Not sure how to echo out the Selected data from mysql

$stmt = $mysqli->prepare("SELECT `nameData` FROM `accountsDone` WHERE `nameToSearch` = ?");
$stmt->bind_param("s", $query);
$stmt->execute();
$stmt->store_result();
if ($stmt->affected_rows > 0) {
echo "Exists";
}


Instead of echoing out
Exists
, I want it to echo out
nameData
. How can I go about doing that?

Answer

First of all, if you want only one row then append LIMIT 1 to your SELECT query, like this:

$stmt = $mysqli->prepare("SELECT `nameData` FROM `accountsDone` WHERE `nameToSearch` = ? LIMIT 1");

So there are two approaches to display nameData:

Method(1):

First bind the variable $nameData to the prepared statement, and then fetch the result into this bound variable.

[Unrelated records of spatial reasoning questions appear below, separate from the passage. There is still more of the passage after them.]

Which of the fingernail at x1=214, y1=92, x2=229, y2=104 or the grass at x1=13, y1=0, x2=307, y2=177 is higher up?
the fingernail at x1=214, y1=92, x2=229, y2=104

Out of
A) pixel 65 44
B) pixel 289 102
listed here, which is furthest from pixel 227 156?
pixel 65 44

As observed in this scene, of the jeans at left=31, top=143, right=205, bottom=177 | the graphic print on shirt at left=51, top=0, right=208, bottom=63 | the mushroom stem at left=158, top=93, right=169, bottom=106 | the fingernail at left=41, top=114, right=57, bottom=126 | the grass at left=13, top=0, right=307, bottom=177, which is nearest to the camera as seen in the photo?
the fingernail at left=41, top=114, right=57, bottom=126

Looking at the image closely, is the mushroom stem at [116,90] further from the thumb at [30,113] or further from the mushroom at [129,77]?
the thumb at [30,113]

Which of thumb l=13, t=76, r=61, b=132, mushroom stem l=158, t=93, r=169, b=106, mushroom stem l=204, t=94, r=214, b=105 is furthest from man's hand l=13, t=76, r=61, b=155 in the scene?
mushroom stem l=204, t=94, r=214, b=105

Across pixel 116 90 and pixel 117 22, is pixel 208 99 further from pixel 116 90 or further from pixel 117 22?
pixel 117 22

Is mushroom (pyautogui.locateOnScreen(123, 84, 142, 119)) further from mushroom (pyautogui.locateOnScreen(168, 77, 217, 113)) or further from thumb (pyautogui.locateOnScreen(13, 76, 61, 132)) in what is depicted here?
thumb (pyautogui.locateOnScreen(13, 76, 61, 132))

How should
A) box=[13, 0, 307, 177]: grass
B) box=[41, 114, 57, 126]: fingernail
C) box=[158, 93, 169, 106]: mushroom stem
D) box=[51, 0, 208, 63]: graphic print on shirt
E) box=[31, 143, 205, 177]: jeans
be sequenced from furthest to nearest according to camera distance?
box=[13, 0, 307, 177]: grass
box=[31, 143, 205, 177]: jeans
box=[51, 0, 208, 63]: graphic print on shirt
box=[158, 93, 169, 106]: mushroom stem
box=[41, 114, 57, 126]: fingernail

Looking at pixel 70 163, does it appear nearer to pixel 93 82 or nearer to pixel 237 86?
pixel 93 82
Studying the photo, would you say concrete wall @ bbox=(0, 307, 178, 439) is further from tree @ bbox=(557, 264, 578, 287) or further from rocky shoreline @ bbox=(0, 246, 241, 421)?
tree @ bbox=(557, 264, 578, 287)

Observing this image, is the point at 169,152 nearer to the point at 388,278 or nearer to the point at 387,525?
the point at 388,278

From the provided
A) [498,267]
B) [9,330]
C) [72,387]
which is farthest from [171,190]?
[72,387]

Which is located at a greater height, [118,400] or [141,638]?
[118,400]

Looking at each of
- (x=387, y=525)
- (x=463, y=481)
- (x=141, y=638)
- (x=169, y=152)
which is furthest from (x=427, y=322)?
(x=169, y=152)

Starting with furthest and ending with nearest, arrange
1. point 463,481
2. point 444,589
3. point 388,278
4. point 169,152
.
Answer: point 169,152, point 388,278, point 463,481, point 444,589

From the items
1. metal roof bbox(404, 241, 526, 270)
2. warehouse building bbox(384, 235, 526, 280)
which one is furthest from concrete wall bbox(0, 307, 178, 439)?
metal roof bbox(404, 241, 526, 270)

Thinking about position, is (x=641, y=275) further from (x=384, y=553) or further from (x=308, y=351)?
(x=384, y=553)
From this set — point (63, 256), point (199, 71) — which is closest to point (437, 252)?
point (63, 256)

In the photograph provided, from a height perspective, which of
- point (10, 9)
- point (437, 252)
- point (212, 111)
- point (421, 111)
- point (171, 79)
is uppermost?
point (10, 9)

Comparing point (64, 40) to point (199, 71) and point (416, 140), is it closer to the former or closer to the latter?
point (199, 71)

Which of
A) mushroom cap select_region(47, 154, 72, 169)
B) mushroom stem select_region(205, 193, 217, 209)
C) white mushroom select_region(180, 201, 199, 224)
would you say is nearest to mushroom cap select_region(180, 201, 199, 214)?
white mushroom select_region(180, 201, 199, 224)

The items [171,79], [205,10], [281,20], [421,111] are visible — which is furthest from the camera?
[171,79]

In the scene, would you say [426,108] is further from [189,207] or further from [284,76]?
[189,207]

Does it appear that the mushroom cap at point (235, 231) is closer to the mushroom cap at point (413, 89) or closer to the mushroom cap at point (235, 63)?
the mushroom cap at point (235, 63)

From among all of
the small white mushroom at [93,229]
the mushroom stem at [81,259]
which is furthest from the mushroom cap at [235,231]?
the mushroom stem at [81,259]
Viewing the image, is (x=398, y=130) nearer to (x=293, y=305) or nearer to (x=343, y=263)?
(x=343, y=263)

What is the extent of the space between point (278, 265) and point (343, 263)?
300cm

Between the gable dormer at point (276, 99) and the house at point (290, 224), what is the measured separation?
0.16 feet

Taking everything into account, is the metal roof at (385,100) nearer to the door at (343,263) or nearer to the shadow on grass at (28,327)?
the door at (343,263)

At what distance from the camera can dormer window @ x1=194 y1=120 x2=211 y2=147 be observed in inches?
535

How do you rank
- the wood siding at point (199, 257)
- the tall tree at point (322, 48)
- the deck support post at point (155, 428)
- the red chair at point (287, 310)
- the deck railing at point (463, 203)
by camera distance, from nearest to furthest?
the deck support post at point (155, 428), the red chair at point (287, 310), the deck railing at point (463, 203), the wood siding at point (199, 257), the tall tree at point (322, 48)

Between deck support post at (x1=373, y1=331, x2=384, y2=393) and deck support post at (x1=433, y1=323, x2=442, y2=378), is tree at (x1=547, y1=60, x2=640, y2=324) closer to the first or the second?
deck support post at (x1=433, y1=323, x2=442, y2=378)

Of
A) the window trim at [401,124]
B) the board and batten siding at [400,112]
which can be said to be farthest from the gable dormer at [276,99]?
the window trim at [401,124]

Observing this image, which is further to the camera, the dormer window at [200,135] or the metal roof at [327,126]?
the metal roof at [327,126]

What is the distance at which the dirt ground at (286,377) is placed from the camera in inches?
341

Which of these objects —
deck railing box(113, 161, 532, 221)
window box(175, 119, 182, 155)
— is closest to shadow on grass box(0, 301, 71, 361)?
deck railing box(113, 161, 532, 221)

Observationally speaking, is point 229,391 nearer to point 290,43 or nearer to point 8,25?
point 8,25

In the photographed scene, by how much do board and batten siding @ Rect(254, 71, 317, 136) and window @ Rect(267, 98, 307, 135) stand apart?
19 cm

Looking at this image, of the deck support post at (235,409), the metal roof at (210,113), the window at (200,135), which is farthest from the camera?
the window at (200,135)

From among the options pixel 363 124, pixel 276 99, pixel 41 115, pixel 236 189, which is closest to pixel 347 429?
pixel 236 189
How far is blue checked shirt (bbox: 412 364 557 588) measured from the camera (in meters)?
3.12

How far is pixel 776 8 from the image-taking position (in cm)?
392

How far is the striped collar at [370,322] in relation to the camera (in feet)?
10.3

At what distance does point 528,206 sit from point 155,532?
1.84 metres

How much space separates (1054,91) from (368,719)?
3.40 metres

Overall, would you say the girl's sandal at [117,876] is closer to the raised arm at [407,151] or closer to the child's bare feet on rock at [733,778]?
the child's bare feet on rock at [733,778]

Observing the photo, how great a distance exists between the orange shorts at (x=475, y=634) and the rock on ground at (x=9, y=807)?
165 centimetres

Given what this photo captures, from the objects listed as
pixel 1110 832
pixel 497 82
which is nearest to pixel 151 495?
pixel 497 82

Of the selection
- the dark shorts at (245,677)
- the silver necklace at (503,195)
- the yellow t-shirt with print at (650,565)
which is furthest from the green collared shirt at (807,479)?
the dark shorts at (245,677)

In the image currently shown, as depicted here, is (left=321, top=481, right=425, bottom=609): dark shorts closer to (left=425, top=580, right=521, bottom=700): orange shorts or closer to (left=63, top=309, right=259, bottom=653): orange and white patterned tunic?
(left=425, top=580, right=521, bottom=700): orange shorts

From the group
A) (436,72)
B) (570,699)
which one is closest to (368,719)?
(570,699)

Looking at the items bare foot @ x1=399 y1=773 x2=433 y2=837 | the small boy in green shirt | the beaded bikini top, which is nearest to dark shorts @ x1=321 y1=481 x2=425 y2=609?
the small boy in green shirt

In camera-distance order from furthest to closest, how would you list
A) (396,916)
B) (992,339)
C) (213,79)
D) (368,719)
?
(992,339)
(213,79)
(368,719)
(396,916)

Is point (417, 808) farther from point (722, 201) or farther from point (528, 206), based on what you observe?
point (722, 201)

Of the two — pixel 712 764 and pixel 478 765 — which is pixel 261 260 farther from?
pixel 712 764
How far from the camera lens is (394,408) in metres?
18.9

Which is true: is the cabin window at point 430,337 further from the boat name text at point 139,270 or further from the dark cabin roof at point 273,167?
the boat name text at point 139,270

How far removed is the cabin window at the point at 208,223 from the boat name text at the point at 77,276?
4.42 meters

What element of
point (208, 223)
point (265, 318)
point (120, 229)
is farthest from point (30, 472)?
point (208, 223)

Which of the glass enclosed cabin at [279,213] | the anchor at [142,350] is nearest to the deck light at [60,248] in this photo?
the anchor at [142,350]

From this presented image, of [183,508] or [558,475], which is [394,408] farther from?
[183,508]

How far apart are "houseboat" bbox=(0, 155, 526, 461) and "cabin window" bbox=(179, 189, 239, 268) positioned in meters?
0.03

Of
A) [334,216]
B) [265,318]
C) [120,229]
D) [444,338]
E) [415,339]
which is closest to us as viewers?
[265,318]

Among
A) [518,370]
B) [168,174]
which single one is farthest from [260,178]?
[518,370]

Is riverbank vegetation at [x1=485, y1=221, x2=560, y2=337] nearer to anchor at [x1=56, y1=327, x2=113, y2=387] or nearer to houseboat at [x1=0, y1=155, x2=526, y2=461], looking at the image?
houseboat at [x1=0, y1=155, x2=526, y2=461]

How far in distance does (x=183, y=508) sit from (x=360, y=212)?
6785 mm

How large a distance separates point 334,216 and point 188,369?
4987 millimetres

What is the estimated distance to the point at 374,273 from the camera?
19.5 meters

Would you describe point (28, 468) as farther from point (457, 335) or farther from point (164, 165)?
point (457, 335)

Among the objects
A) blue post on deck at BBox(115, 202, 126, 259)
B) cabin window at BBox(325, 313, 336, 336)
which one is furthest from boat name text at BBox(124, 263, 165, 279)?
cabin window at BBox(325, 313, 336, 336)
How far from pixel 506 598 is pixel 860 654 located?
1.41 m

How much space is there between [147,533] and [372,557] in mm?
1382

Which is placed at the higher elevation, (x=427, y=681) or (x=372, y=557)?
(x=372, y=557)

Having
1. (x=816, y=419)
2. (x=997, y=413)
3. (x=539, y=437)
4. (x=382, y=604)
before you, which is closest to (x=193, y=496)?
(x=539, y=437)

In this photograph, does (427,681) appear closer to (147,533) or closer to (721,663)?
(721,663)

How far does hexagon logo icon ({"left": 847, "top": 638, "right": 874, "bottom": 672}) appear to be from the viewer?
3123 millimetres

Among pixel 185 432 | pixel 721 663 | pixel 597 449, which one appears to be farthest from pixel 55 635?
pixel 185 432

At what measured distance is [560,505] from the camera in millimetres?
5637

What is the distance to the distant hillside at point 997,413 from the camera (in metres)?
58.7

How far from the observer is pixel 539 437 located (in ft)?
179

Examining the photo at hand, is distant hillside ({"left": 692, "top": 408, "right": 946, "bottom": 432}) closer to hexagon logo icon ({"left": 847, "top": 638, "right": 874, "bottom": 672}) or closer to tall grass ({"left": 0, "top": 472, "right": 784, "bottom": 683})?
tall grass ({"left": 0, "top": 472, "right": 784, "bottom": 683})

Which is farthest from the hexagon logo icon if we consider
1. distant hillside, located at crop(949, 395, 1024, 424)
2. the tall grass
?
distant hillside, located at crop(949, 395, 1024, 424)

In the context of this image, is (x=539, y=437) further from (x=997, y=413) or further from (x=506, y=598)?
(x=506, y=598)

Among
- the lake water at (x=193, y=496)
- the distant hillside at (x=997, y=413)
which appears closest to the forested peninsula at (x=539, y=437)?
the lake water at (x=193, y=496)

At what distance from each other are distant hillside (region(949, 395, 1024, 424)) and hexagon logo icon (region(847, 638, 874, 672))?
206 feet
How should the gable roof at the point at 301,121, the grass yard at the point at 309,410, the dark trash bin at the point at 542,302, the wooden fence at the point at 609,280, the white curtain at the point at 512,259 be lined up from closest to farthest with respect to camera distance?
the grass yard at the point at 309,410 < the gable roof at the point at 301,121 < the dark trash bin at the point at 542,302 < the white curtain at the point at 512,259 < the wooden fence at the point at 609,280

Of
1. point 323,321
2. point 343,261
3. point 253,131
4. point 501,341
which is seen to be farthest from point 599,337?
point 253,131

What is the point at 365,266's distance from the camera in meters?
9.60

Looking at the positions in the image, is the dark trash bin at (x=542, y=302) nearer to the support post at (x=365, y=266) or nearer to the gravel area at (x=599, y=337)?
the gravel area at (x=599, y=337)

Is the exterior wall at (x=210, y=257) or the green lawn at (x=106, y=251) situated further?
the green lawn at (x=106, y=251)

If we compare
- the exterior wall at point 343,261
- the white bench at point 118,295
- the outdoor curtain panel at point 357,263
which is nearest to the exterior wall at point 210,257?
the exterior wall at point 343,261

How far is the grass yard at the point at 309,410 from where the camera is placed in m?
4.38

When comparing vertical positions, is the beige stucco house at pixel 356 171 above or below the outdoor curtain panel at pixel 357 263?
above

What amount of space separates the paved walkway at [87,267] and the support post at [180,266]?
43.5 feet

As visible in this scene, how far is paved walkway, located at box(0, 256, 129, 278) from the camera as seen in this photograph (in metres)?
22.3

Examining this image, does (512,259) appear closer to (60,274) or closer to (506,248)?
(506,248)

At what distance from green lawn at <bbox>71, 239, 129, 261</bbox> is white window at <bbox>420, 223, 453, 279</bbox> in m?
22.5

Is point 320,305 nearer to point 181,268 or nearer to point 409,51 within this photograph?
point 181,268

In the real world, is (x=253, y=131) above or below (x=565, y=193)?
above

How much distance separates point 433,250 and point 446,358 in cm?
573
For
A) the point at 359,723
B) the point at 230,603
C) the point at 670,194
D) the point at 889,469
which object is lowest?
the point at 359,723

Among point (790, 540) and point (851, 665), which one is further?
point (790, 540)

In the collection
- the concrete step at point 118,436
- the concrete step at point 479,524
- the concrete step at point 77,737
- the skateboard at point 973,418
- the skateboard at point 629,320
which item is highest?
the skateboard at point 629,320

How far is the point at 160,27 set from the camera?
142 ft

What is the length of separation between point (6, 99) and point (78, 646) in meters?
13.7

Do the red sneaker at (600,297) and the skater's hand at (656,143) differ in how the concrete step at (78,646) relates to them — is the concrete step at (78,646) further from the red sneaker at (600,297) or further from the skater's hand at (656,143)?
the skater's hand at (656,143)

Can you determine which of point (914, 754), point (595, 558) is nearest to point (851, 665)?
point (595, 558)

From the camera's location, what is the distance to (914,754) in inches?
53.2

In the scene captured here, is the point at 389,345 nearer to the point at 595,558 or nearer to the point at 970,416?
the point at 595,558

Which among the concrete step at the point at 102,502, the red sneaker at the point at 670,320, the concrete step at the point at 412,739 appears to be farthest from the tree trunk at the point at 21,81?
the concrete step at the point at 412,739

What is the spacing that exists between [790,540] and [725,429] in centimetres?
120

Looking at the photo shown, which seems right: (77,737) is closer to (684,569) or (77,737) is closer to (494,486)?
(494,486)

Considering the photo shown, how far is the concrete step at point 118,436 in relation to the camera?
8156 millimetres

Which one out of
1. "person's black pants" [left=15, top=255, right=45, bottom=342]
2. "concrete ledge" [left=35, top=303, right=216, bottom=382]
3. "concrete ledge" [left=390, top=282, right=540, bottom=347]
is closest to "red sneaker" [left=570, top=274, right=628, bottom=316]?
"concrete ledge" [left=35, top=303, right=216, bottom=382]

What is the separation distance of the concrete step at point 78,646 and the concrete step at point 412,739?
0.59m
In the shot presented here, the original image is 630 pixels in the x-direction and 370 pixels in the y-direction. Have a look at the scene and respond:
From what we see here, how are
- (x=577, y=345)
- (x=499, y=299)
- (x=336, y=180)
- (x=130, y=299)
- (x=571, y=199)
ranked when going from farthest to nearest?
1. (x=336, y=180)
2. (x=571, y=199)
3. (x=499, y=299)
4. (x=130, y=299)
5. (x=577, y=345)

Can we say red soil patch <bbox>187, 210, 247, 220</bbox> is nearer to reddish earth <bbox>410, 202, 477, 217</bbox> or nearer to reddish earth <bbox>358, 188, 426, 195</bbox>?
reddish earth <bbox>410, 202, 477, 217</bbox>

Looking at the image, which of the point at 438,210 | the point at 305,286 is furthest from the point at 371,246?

$stmt = $mysqli->prepare("SELECT `nameData` FROM `accountsDone` WHERE `nameToSearch` = ? LIMIT 1");
$stmt->bind_param("s", $query);
$stmt->execute();
$stmt->store_result();
if($stmt->num_rows){
    $stmt->bind_result($nameData);
    $stmt->fetch();
    echo $nameData;
}else{
    echo "No result found";
}

Method(2):

First use get_result() method to get the result set from the prepared statement, and then use fetch_array to fetch the result row from the result set.

$stmt = $mysqli->prepare("SELECT `nameData` FROM `accountsDone` WHERE `nameToSearch` = ? LIMIT 1");
$stmt->bind_param("s", $query);
$stmt->execute();
$result = $stmt->get_result();
if($result->num_rows){
    $row = $result->fetch_array()
    echo $row['nameData'];
}else{
    echo "No result found";
}